Actuellement, la maison Antinori est l'une des deux familles de vignerons italiens faisant partie de l'association Primum Familiae Vini, qui regroupe les douze plus importantes familles productrices de vin dans le monde. Leur cousin défunt, Mario Incisa della Rocchetta, créateur du célèbre Sassicaia considéré comme l'un des meilleurs vins d'Italie, en faisait également partie. Parmi les membres de la vingt-septième génération qui se préparent à prendre la relève, trois des petits-enfants (Vittorio, Verdiana et Niccolo) se sont déjà engagés dans l'entreprise, que ce soit au Chili ou dans le domaine du marketing. Il y a quelque temps, Piero Antinori a demandé à ses trois filles de lire The House of Mondavi, un livre de Julia Flynn Siler retraçant l'histoire de la montée et de la chute de la dynastie du roi du vin californien, Robert Mondavi. On raconte que certaines d'entre elles ont versé des larmes à la fin du livre, une leçon sur la fragilité de l'industrie viticole.
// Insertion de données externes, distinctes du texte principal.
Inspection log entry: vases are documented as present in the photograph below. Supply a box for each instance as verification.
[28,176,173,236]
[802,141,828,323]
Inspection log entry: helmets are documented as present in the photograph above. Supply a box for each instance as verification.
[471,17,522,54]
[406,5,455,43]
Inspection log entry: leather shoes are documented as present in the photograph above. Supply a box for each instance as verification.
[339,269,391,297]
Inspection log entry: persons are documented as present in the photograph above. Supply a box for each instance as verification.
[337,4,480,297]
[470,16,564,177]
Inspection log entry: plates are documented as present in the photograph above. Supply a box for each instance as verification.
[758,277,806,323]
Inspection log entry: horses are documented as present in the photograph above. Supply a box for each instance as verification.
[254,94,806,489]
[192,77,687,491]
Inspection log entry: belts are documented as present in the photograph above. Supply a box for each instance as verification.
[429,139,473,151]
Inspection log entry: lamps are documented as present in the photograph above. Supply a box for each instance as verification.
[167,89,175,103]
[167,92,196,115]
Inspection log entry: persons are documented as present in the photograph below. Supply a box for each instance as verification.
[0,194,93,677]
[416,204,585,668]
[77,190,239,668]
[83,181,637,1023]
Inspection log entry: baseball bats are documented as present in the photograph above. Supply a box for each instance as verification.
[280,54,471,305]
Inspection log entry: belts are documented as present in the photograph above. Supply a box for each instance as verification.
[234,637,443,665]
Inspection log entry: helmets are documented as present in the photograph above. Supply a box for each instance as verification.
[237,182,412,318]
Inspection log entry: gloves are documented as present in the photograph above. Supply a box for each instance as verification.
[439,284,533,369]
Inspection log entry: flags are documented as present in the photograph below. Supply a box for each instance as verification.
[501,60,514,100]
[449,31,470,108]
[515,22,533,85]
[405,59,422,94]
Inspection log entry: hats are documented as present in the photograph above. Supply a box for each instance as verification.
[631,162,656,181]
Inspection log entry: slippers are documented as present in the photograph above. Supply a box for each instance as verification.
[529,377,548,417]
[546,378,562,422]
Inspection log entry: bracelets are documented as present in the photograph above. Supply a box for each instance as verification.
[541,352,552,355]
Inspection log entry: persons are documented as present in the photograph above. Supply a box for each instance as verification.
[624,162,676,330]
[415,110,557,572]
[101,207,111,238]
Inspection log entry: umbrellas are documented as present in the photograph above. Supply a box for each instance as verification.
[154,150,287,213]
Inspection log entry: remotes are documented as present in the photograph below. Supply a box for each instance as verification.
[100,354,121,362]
L'essor des vins exceptionnels de Toscane

Certains spécialistes situent l'origine des vins exceptionnels de Toscane dans les années 1944, lorsque Mario della Rocchetta, proche du baron Elie de Rothschild, introduit en Italie des plants de cabernet sauvignon provenant du château Lafite Rothschild. Cependant, c'est grâce au critique de vin américain, Robert Parker, que ces vins ont été popularisés sous le nom de "super Toscans". Contrairement à une appellation officielle, les super Toscans ont émergé dans les années 1970 en s'éloignant des règles traditionnelles des vins toscans en refusant d'utiliser principalement le sangiovese, le cépage rouge le plus répandu en Italie, comme le font les vins locaux renommés tels que le Chianti Classico ou le Brunello di Montalcino. Avec succès, ces vins exceptionnels (Sassicaia, Tignanello, Solaia, Masseto ou Ornellaia) sont maintenant parmi les plus coûteux et les plus recherchés en Italie. En 2023, une bouteille de Masseto du domaine Ornellaia, situé au pied des collines de Bolgheri, a été vendue pour un prix record de 56 250 euros chez Sotheby's.